BRIEF
Locate every line in the entries below that contains the string "wheel", treating uppercase and lowercase as distinct, and copy each such line in full.

Scene question entries:

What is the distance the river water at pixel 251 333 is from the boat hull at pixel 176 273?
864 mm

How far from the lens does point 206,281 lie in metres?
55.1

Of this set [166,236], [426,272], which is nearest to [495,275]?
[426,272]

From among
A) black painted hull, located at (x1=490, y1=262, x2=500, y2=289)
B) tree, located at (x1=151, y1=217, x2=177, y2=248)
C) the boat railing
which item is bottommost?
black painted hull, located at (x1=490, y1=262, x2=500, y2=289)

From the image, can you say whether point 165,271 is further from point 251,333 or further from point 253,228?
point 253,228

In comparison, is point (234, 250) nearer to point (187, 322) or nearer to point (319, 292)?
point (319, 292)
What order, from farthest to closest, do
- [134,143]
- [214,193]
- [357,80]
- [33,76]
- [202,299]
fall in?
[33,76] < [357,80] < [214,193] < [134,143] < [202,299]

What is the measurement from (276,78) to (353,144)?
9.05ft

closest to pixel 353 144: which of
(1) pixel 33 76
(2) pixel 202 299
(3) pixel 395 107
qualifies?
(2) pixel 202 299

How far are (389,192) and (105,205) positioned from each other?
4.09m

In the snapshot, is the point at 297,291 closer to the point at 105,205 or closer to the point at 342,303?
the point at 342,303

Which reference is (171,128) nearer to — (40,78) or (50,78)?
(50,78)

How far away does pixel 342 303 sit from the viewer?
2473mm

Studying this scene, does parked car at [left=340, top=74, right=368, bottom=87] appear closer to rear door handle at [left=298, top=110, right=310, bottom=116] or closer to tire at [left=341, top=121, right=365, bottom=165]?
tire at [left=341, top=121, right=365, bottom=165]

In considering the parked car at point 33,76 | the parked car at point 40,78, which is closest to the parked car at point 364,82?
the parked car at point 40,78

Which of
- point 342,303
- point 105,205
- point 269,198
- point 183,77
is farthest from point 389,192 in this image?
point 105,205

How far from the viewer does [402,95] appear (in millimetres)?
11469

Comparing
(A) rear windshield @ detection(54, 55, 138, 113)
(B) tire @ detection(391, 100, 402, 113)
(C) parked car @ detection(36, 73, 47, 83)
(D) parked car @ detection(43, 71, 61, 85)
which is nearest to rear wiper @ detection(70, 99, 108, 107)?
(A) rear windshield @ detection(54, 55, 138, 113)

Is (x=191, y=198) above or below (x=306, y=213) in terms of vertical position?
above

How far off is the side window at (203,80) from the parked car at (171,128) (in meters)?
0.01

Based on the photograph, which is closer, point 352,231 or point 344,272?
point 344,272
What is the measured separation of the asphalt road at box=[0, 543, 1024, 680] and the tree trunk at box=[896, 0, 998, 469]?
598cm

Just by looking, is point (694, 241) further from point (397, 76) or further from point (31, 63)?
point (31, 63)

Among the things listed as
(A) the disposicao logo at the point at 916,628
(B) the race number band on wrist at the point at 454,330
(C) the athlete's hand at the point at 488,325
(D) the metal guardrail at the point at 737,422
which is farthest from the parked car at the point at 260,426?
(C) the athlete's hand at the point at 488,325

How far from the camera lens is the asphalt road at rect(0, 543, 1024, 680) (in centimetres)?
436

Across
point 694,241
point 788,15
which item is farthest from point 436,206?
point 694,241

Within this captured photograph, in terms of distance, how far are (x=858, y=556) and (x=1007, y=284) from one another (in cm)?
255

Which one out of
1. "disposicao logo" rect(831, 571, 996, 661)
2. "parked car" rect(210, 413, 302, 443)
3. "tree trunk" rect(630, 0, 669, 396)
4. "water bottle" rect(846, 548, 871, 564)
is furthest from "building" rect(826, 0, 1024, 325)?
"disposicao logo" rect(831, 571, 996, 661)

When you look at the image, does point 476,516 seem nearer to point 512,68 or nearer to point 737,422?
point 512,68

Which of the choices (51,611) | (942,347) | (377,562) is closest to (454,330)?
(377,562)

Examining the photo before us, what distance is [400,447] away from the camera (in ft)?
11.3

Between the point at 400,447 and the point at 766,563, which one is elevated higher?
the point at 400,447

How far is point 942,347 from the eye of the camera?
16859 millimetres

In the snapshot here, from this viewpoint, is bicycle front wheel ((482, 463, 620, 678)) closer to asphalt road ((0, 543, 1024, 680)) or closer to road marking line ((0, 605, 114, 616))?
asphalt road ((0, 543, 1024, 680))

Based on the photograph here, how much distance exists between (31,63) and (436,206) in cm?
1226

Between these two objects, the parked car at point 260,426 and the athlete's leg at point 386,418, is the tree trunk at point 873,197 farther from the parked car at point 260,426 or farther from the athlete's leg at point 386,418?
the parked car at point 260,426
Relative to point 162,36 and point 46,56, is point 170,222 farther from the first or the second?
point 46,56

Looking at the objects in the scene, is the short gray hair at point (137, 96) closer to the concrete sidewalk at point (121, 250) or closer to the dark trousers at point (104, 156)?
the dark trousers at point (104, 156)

---

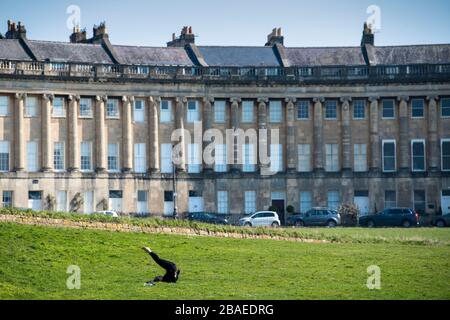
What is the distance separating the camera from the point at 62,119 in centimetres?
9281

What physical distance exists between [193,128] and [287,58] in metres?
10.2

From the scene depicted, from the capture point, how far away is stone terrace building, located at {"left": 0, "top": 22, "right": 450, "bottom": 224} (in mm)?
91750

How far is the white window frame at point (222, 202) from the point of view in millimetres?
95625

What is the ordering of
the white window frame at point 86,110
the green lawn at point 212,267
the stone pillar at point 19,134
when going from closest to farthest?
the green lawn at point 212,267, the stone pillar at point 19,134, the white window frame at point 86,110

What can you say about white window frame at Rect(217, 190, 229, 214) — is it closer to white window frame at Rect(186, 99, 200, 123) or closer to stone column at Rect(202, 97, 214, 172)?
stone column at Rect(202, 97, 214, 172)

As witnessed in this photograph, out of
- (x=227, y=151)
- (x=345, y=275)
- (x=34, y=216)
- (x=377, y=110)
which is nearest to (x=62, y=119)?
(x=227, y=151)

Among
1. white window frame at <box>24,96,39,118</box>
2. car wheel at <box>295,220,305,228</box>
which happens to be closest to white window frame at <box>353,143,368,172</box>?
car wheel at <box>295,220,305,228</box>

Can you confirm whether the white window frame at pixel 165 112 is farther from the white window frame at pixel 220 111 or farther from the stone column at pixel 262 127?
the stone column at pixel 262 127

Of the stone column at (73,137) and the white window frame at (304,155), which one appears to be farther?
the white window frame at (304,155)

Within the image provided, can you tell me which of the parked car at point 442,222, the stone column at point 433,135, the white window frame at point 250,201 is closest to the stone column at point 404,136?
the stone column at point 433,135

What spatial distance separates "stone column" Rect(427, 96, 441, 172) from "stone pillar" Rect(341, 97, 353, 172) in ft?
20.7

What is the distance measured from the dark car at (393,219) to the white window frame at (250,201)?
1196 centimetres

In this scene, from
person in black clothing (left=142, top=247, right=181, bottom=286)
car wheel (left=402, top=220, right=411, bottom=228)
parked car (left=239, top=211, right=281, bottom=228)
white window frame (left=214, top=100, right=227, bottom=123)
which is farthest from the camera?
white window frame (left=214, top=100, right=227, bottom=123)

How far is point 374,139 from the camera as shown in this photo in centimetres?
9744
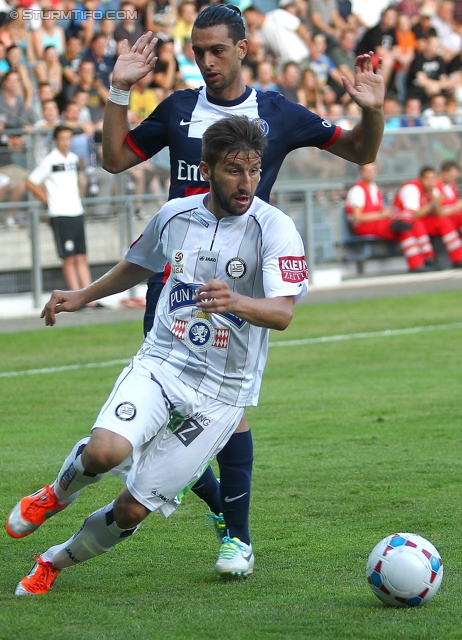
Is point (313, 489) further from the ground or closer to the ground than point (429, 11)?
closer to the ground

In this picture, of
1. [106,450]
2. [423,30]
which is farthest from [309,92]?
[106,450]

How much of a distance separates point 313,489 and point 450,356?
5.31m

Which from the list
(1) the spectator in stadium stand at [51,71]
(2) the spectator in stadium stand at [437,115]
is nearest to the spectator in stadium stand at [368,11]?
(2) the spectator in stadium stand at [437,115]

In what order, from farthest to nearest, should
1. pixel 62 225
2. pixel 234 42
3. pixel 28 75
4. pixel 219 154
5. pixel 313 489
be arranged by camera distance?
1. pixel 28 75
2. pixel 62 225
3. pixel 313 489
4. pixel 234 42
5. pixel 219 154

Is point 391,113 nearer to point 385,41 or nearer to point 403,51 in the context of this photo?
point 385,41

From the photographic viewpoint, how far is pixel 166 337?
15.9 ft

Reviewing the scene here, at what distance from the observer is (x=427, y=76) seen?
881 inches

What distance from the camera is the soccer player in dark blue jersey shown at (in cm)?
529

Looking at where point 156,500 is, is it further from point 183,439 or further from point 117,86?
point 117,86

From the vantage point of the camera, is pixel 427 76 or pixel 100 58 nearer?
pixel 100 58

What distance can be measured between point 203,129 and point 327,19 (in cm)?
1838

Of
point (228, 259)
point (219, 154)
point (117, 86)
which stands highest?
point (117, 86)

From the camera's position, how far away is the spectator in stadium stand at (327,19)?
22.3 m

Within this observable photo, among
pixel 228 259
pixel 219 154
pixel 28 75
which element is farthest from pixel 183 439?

FINAL RESULT
In the snapshot here, from this viewpoint, is bicycle front wheel ((482, 463, 620, 678)) closer to asphalt road ((0, 543, 1024, 680)) or closer to road marking line ((0, 605, 114, 616))?
2. car wheel at <box>295,220,305,228</box>
car wheel at <box>295,220,305,228</box>
car wheel (left=402, top=220, right=411, bottom=228)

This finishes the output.